However, to this first meaning he adds another deeper one with an
indirect reference: 'I mean that it refers to Christ and the
Church,' confessing that 'this is a great foreshadowing' (Eph
5:32)....
Some readers of the Song of Songs rush to read immediately in its
words a disembodied love. They have forgotten the lovers, or have
petrified them in fictions, in an intellectual key.... They have
multiplied the minute allegorical relations in every sentence, word
or image.... This is not the right way. Anyone who does not believe
in the human love of the spouses, who must seek forgiveness for the
body, does not have the right to be elevated.... With the
affirmation of human love instead, it is possible to discover in it
the revelation of God. (L. Alonso-Schökel, "Cantico dei Cantici—Introduzione,"
La Biblia, Parola di Dio scritti per noi. Official text of the
Italian Episcopal Conference, Vol. II [Torino: Marietti, 1980], pp.
425-427).
3) To explain the inclusion of a love song in the biblical canon,
Jewish exegetes already in the first centuries after Christ saw in
the Song of Songs an allegory of Yahweh's love for Israel, or an
allegory of the history of the Chosen People, in which this love is
manifested, and in the Middle Ages the allegory of divine Wisdom and
of man who is in search of it.
Since the early Fathers, Christian exegesis extended such an idea to
Christ and the Church (cf. Hippolytus and Origen), or to the
individual soul of the Christian (cf. St. Gregory of Nyssa) or to
Mary (cf. St. Ambrose) and also to her Immaculate Conception (cf.
Richard of St. Victor). St. Bernard saw in the Song of Songs a
dialogue of the Word of God with the soul, and this led to St. John
of the Cross' concept about mystical marriage.
The only exception in this long tradition was Theodore of Mopsuestia,
in the fourth century, who saw in the Song of Songs a poem that
celebrated Solomon's human love for Pharaoh's daughter.
Luther, instead, referred the allegory to Solomon and his kingdom.
In recent centuries new hypotheses have appeared. Some, for example,
consider the Song of Songs as a drama of a bride's fidelity to a
shepherd, despite all the temptations, or as a collection of songs
used during the popular wedding rites or mythical rituals which
reflected the Adonis-Tammuz worship. Finally, there is seen in the
Song of Songs the description of a dream, recalling ancient ideas
about the significance of dreams and also psychoanalysis.
In the 20th century there has been a return to the more ancient
allegorical traditions (cf. Bea), seeing again in the Song of Songs
the history of Israel (cf. Jouon, Ricciotte), and a developed
midrash (as Robert calls it in his commentary, which constitutes a
"summary" of the interpretation of Songs).
Nevertheless, at the same time the book has begun to be read in its
most evident significance as a poem exalting natural human love (cf.
Rowley, Young, Laurin).
Karl Barth was the first to have demonstrated in what way this
significance is linked with the biblical context of chapter two of
Genesis.

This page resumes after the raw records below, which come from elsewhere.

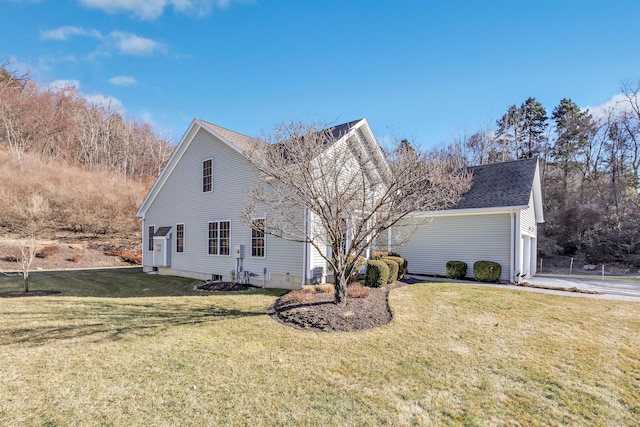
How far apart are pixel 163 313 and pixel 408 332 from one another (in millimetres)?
5552

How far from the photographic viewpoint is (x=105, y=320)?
6902mm

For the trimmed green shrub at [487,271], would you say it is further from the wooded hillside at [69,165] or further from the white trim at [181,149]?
the wooded hillside at [69,165]

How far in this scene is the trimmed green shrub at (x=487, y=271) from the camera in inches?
487

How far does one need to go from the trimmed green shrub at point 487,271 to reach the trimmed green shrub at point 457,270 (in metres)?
0.55

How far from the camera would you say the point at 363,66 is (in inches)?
508

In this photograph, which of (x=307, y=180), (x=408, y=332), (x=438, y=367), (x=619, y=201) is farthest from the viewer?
(x=619, y=201)

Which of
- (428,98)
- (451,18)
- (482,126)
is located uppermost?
(482,126)

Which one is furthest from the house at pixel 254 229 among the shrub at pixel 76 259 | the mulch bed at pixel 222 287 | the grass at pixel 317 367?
the shrub at pixel 76 259

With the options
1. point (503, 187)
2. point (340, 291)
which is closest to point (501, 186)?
point (503, 187)

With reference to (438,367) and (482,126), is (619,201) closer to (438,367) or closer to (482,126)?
(482,126)

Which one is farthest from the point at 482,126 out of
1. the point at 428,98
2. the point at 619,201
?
the point at 428,98

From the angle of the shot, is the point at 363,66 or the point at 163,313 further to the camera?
the point at 363,66

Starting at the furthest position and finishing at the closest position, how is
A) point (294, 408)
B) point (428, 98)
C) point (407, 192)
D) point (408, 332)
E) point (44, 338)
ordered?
point (428, 98), point (407, 192), point (408, 332), point (44, 338), point (294, 408)

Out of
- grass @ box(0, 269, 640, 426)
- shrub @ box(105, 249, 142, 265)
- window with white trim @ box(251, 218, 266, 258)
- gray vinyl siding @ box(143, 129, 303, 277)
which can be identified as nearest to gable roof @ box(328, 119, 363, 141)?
gray vinyl siding @ box(143, 129, 303, 277)
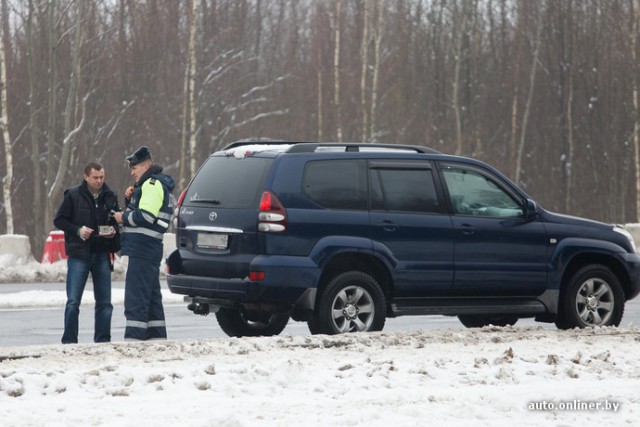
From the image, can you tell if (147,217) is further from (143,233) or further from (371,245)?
(371,245)

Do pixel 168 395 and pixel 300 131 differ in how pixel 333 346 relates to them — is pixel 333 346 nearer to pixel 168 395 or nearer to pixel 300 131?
pixel 168 395

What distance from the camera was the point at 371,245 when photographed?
40.1ft

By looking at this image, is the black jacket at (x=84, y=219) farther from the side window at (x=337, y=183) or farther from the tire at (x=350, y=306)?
the tire at (x=350, y=306)

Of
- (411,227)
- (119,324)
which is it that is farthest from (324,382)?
(119,324)

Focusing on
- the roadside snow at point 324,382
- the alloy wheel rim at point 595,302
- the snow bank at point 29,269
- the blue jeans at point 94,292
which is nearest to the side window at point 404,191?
the roadside snow at point 324,382

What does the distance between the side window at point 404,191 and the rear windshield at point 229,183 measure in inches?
43.8

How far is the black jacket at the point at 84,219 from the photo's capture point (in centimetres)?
1251

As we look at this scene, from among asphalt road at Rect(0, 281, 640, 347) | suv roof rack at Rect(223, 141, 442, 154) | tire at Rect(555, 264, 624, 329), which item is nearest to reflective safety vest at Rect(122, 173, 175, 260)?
suv roof rack at Rect(223, 141, 442, 154)

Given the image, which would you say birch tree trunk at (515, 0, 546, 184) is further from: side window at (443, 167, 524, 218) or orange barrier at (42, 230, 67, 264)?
side window at (443, 167, 524, 218)

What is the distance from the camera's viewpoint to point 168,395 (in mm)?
8719

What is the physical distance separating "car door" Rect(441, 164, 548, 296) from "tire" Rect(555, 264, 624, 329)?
41cm

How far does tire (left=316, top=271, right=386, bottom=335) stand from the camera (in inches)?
475

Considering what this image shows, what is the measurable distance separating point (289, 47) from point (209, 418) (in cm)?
5810

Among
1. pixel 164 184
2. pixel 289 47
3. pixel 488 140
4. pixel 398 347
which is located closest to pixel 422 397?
pixel 398 347
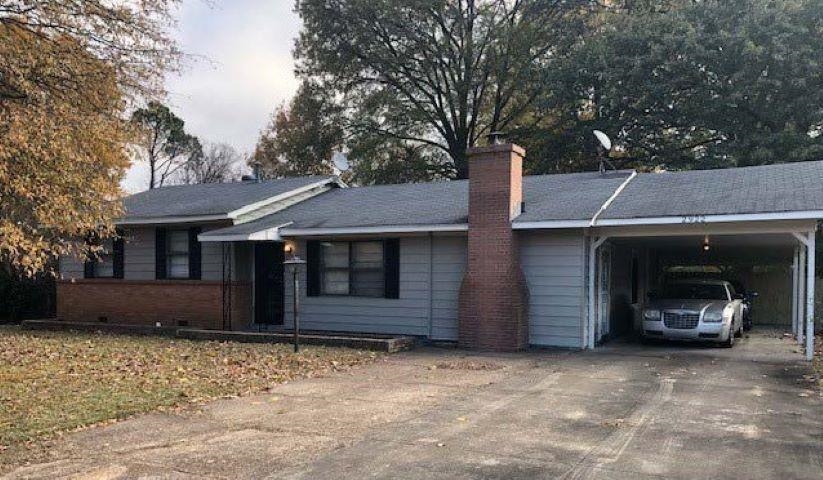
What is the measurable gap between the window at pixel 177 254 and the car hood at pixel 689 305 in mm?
11157

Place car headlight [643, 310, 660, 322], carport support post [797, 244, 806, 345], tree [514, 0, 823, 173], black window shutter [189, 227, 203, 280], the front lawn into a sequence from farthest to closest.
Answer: tree [514, 0, 823, 173] < black window shutter [189, 227, 203, 280] < car headlight [643, 310, 660, 322] < carport support post [797, 244, 806, 345] < the front lawn

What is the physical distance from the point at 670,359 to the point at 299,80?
1035 inches

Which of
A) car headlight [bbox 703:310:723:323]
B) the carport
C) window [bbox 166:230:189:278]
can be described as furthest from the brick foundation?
car headlight [bbox 703:310:723:323]

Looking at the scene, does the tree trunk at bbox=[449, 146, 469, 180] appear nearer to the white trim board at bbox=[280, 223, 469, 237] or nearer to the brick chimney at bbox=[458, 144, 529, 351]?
the white trim board at bbox=[280, 223, 469, 237]

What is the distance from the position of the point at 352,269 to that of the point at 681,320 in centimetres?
701

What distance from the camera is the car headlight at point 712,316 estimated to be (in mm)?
13203

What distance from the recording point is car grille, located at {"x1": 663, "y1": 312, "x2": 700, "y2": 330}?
13.3m

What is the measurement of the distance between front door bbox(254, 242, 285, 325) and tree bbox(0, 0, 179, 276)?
5080 millimetres

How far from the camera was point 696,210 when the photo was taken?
11.5 metres

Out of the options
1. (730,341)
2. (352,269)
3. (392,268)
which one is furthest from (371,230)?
(730,341)

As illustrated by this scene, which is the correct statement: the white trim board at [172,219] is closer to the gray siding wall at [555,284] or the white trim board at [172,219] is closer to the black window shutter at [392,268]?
the black window shutter at [392,268]

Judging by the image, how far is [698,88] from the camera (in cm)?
2283

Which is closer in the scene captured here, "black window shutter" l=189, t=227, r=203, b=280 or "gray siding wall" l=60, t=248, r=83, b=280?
"black window shutter" l=189, t=227, r=203, b=280

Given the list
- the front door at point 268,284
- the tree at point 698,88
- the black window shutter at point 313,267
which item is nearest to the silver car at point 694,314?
the black window shutter at point 313,267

Dubarle begins with the premise that a faithful and happy
human love reveals to man the attributes of divine love, and Van den
Oudenrijn sees in the Song of Songs the antitype of that typical
sense that appears in Eph 5:23. Excluding every allegorical and
metaphorical explanation, Murphy stresses that human love, created
and blessed by God, can be the theme of an inspired biblical book.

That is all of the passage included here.